» **WHAT TO PRODUCE**
Count how many of the lines below contain the word "lamb". Reply with the number alone.
....
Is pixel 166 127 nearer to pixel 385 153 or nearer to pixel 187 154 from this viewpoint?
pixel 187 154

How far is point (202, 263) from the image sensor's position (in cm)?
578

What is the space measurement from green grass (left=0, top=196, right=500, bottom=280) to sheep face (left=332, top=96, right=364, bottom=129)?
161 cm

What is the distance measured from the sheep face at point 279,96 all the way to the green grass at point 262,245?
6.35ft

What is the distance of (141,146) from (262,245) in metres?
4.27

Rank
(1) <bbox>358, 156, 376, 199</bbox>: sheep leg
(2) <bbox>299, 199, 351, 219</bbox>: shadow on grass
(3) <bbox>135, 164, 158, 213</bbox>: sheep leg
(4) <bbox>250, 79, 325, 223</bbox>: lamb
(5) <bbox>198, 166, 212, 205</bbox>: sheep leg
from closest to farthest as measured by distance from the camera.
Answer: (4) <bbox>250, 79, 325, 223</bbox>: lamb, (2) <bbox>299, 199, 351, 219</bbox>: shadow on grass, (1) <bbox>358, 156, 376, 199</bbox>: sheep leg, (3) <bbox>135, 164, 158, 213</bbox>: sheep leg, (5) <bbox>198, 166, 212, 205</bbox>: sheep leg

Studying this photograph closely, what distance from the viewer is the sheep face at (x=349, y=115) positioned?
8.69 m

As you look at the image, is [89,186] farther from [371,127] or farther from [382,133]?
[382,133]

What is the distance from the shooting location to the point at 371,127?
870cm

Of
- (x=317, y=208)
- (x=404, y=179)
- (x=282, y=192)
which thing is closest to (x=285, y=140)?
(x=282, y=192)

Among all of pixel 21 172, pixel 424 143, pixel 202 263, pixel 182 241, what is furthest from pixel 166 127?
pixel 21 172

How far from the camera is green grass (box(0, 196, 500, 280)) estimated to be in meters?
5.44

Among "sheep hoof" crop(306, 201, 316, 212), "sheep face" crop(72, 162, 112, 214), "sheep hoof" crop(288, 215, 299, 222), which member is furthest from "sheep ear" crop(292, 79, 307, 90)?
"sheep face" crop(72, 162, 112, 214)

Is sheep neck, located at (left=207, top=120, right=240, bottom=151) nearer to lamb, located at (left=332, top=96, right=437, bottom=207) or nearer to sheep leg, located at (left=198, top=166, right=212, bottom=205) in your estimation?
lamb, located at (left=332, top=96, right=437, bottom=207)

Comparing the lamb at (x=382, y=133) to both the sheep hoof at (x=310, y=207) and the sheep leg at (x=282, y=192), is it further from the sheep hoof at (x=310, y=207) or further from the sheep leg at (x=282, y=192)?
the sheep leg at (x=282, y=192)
....
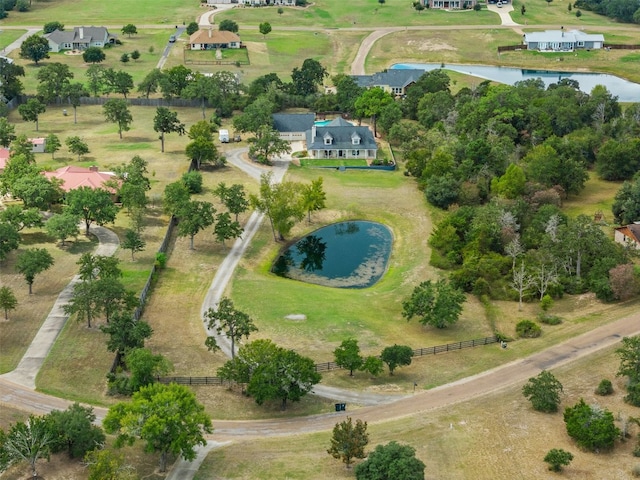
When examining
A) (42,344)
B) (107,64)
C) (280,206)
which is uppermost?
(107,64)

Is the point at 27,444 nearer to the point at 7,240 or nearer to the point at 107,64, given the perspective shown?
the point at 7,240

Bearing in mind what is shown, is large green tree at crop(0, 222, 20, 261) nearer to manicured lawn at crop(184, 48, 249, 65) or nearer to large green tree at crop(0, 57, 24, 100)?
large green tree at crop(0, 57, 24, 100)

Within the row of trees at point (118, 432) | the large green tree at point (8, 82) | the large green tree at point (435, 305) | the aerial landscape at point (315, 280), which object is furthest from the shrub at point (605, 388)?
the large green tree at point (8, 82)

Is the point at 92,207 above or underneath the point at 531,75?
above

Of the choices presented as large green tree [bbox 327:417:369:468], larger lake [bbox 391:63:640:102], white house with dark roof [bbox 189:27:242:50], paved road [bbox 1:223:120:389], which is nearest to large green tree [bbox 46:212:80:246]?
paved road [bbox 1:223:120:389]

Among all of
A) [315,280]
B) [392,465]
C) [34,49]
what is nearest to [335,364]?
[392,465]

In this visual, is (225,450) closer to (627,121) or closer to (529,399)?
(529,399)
....
» **THE SOLUTION**
5